Cadieux Genevieve, Tamblyn Robyn, Dauphinee Dale, Libman Michael
Department of Epidemiology and Biostatistics, McGill University, Montréal, Que.
CMAJ. 2007 Oct 9;177(8):877-83. doi: 10.1503/cmaj.070151.
Inappropriate use of antibiotics promotes antibiotic resistance. Little is known about physician characteristics that may be associated with inappropriate antibiotic prescribing. Our objective was to assess whether physician knowledge, time in practice, place of training and practice volume explain the differences in antibiotic prescribing among physicians.
A historical cohort of 852 primary care physicians in Quebec who became certified between 1990 and 1993 was followed for their first 6-9 years of practice (1990-1998). We evaluated whether inappropriate antibiotic prescribing had occurred during the study period (1990-1998) for viral (prescription of antibiotics) and bacterial (prescription of second-or third-line antibiotics given orally) infections. We used logistic regression to estimate the independent contributions of time in practice, practice volume, place of medical training and scores on licensure examinations. Physician sex and visit setting were controlled for, as were patient age, sex, education, income and geographic area of residence.
A total of 104 230 patients who received a diagnosis of a viral infection and 65 304 who received a diagnosis of a bacterial infection were included in our study. International medical graduates were more likely than University of Montréal graduates to prescribe antibiotics for viral respiratory infections (risk ratio [RR] 1.78, 95% confidence interval [CI] 1.30-2.44). Inappropriate antibiotic prescribing increased with time in practice. Physicians with a high practice volume were more likely than those with low practice volume to prescribe antibiotics for viral respiratory infections (RR 1.27, 95% CI 1.09-1.48) and to prescribe second-and third-line antibiotics as first-line treatment (RR 1.20, 95% CI 1.06-1.37). Physician scores on licensure examinations were not predictive of inappropriate antibiotic prescribing.

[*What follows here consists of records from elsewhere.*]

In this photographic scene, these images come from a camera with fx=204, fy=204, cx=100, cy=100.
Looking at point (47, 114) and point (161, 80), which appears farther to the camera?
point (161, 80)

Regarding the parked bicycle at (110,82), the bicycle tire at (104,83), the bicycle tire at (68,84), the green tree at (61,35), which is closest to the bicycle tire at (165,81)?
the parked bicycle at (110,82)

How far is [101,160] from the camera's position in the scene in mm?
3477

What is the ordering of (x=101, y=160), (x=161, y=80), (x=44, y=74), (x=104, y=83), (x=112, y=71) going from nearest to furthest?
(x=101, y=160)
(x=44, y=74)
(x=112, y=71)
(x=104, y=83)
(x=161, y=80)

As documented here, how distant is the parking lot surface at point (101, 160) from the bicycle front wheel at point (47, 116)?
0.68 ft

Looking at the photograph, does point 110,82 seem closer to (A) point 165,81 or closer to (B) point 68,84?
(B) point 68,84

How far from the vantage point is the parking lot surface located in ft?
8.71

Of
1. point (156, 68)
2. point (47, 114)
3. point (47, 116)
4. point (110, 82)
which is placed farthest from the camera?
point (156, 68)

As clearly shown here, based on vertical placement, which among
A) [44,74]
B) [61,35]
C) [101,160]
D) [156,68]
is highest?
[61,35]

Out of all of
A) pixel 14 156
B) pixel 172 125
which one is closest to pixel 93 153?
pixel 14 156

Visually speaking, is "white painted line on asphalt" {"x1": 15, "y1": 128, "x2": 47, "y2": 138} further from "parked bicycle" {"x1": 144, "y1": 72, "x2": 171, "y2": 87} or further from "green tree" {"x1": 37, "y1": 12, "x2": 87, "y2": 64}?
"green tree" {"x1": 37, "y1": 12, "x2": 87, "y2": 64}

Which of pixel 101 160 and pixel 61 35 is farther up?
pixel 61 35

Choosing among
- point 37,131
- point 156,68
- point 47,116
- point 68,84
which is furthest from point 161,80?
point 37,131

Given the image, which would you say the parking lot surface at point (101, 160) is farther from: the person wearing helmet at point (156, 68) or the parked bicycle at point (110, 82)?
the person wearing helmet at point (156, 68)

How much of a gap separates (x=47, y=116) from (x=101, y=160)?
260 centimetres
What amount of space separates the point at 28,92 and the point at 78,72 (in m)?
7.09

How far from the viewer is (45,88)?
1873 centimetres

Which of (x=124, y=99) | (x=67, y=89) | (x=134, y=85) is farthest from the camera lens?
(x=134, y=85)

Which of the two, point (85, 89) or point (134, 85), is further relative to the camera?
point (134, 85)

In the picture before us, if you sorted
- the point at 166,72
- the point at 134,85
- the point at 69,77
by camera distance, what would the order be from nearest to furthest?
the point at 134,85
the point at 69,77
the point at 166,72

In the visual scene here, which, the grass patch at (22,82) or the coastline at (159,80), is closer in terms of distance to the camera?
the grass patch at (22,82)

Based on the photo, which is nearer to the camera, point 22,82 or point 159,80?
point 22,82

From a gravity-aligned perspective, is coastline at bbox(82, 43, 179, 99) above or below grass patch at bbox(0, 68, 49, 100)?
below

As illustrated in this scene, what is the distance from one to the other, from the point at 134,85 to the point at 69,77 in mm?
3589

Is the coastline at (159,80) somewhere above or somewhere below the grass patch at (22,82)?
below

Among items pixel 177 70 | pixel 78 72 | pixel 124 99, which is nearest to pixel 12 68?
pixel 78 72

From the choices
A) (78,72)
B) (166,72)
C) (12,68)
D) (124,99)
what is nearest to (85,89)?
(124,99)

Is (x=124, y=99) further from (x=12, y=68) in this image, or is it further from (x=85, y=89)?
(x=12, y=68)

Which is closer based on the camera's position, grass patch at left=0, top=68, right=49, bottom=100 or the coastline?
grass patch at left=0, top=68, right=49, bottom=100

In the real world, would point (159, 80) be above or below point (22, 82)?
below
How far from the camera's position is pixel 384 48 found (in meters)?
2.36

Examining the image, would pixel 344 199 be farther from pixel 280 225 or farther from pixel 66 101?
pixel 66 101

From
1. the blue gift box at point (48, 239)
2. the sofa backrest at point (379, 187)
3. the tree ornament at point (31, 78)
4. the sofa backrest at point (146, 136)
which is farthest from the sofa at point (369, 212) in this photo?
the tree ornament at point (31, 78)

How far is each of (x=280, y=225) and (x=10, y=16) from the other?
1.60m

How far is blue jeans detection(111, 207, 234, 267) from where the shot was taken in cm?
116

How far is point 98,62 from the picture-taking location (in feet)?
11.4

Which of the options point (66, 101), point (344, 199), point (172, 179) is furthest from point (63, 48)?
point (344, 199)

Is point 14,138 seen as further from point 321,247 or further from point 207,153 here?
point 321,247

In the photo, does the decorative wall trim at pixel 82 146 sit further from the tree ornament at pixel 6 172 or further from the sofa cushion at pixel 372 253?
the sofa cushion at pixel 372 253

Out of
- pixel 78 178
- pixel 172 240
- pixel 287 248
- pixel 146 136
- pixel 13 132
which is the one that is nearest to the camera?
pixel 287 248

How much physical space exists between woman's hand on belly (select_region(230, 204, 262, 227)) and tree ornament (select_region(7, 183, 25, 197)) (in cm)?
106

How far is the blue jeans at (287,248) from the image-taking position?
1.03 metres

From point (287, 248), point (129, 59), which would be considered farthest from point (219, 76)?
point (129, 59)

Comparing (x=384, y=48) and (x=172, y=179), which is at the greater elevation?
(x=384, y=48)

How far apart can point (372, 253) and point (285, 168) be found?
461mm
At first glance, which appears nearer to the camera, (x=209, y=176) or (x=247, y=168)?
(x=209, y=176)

International medical graduates, physicians with high-volume practices and those who were in practice longer were more likely to prescribe antibiotics inappropriately. Developing effective interventions will require increased knowledge of the mechanisms that underlie these predictors of inappropriate antibiotic prescribing.
抗生素的不当使用会促进抗生素耐药性。对于可能与抗生素不当处方相关的医生特征,我们了解得很少。我们的目标是评估医生的知识、执业时间、培训地点和工作量是否能够解释医生在抗生素处方方面的差异。
对1990年至1993年间在魁北克获得认证的852名初级保健医生进行历史队列研究,跟踪他们执业的头6至9年(1990年至1998年)。我们评估了在研究期间(1990年至1998年)针对病毒感染(抗生素处方)和细菌感染(口服第二代或第三代抗生素处方)是否发生了不当抗生素处方。我们使用逻辑回归来估计执业时间、工作量、医学培训地点和执照考试分数的独立影响。控制了医生性别和就诊环境,以及患者的年龄、性别、教育程度、收入和居住地理区域。
我们的研究纳入了总共104230名被诊断为病毒感染的患者和65304名被诊断为细菌感染的患者。国际医学毕业生比蒙特利尔大学毕业生更有可能为病毒性呼吸道感染开具抗生素(风险比[RR]1.78,95%置信区间[CI]1.30 - 2.44)。不当抗生素处方随着执业时间的增加而增加。工作量大的医生比工作量小的医生更有可能为病毒性呼吸道感染开具抗生素(RR 1.27,95% CI 1.09 - 1.48),并将第二代和第三代抗生素作为一线治疗药物开具(RR 1.20,95% CI 1.06 - 1.37)。医生执照考试分数不能预测不当抗生素处方。
国际医学毕业生、工作量大的医生以及执业时间较长的医生更有可能不当开具抗生素。制定有效的干预措施将需要更多地了解这些不当抗生素处方预测因素背后的机制。